**What is being asked**
Once you find the line below that has "Joel, Paradise Flower, Bird", output it and every line after it exactly, stopping after the line that has "141220 现在的池Day4-2.jpg", with no pictures.

[Scraped caption text data]
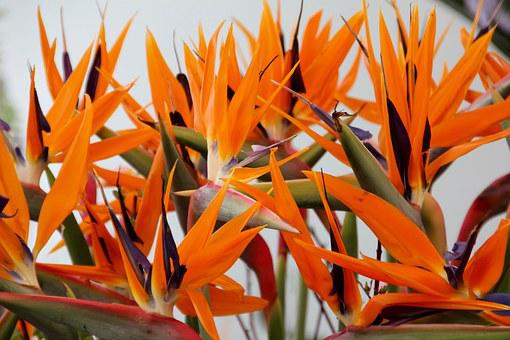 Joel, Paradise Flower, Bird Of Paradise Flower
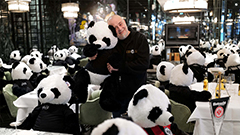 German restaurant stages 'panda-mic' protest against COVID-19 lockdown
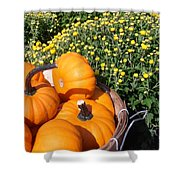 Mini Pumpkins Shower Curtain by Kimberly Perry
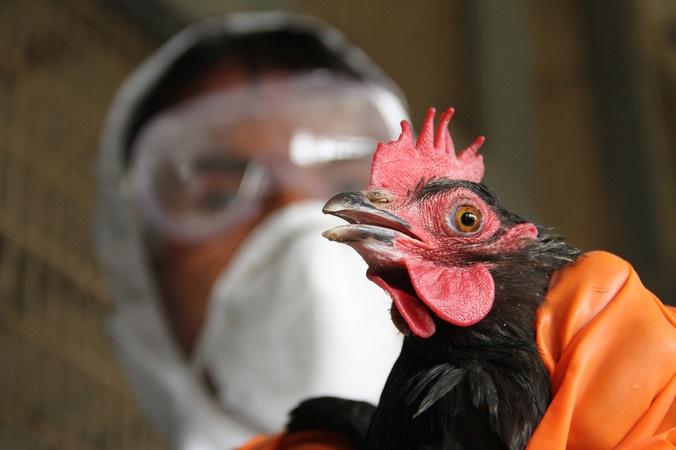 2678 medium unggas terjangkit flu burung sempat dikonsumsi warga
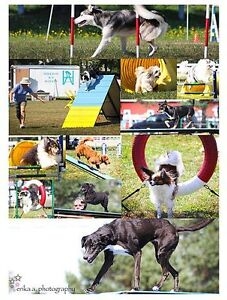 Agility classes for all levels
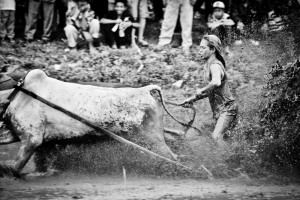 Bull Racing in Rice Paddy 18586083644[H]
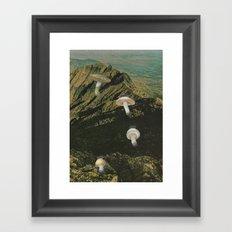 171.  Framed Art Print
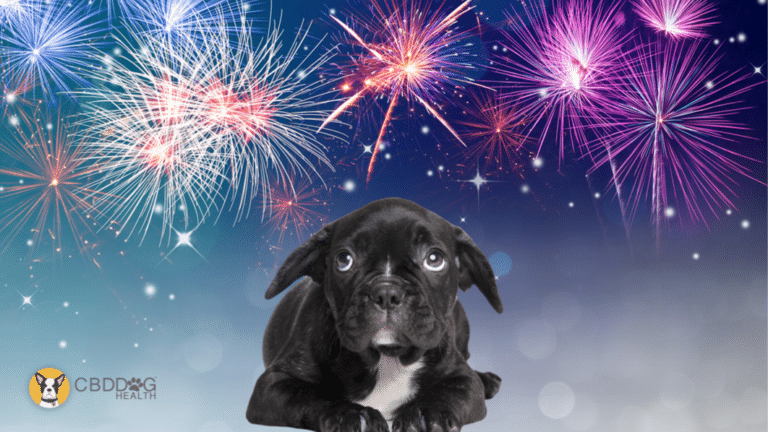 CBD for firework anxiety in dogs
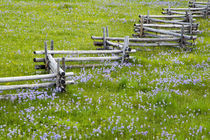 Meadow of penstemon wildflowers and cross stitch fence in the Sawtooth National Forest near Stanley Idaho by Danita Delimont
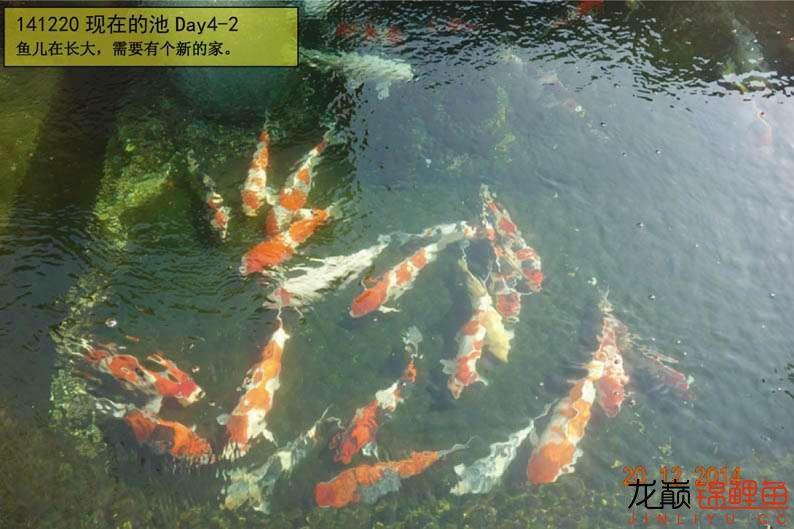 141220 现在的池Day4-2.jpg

* * *

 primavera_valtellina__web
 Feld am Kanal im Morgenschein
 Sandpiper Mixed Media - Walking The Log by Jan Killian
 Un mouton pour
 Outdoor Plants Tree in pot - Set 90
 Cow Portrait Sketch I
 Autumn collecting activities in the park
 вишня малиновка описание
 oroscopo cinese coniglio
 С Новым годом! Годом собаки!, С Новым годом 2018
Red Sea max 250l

**Reply to the task**
 Joel, Paradise Flower, Bird Of Paradise Flower
 German restaurant stages 'panda-mic' protest against COVID-19 lockdown
 Mini Pumpkins Shower Curtain by Kimberly Perry
 2678 medium unggas terjangkit flu burung sempat dikonsumsi warga
 Agility classes for all levels
 Bull Racing in Rice Paddy 18586083644[H]
 171.  Framed Art Print
 CBD for firework anxiety in dogs
 Meadow of penstemon wildflowers and cross stitch fence in the Sawtooth National Forest near Stanley Idaho by Danita Delimont
 141220 现在的池Day4-2.jpg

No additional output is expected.